Crime once again is on the rise in America. According to recent figures from the Bureau of Justice Statistics, crimes against property are up a staggering 12 percent from last year; violent crime even more -- 15 percent. Citizens in many of our country’s largest metropolitan areas increasingly are becoming victims of gun-toting criminals, even as liberal mayors, governors, and state legislators continue their efforts to undermine the Second Amendment rights of those very citizens.
One might think that the end of America’s two-decade long decline in crime might serve to justify the need to strengthen – not weaken – the ability of law-abiding citizens to arm themselves defensively in order to fight back against armed criminals. Not so; and even learned federal judges are not immune from succumbing to the childish notion that the best way to protect citizens is to disarm them. Take Third Circuit federal appeals court Judge Ruggero Aldisert.
Writing recently for the Third Circuit in Drake v. Jerejian, Judge Aldisert ruled that bureaucrats working for the Commonwealth of New Jersey may summarily deny citizens the right to protect themselves against armed criminals -- notwithstanding the language in the Second Amendment guaranteeing individuals that right, and as reaffirmed by the United States Supreme Court in two landmark decisions in 2008 and 2010.

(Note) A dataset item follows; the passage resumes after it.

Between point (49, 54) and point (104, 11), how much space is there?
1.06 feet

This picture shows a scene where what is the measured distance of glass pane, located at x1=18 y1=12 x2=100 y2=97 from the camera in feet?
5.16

Judge Aldisert’s misguided opinion is awaiting a decision from the Supreme Court whether it will hear the case (which hopefully it will). The issue at stake is vital – whether a citizen of the United States and of the Commonwealth of New Jersey, can defend himself or herself with a firearm, without having to submit themselves to the arbitrary decision of a local government official. Specifically, the question is whether New Jersey’s handgun permit law unconstitutionally restricts citizens’ Second Amendment rights – first, by forcing them to obtain permission to carry a concealed firearm from the local police chief; and second, by requiring them to demonstrate to the local government a “justifiable need” for carrying a concealed firearm.